Exercise aim: Print exactly the lines below between the line containing "Loyalty is Based on Values, Not Points" and the line containing "Maistora '07", counting both of those lines. Leave pictures out.

Supplied data:
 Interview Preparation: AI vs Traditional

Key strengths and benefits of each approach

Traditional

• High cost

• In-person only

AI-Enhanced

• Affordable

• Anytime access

...

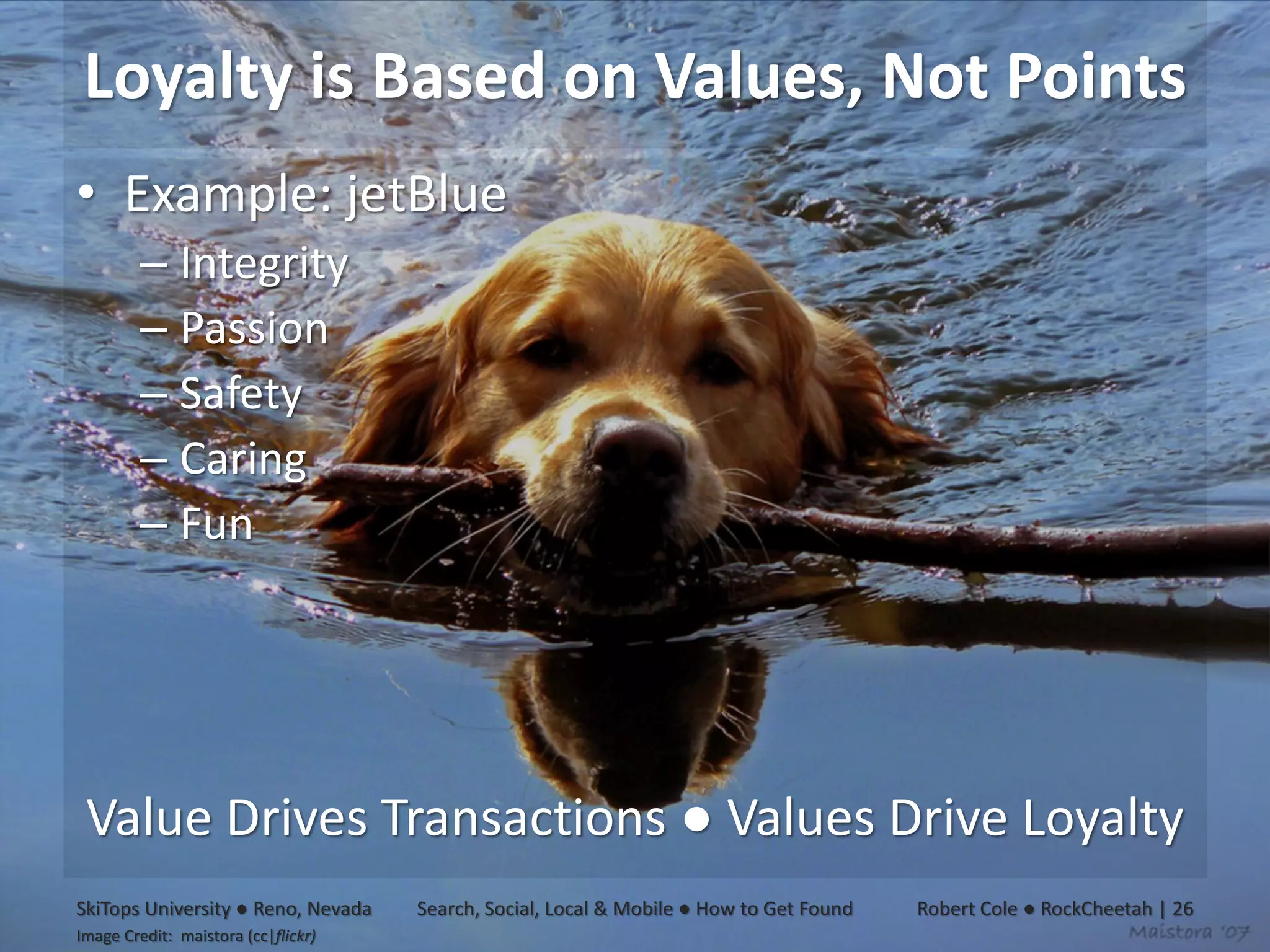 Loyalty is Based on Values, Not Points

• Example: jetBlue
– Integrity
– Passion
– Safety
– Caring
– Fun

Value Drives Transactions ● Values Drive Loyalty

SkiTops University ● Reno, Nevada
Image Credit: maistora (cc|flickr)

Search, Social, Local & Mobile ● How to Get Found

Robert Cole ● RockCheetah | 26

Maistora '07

Written answer:
 Loyalty is Based on Values, Not Points

• Example: jetBlue
– Integrity
– Passion
– Safety
– Caring
– Fun

Value Drives Transactions ● Values Drive Loyalty

SkiTops University ● Reno, Nevada
Image Credit: maistora (cc|flickr)

Search, Social, Local & Mobile ● How to Get Found

Robert Cole ● RockCheetah | 26

Maistora '07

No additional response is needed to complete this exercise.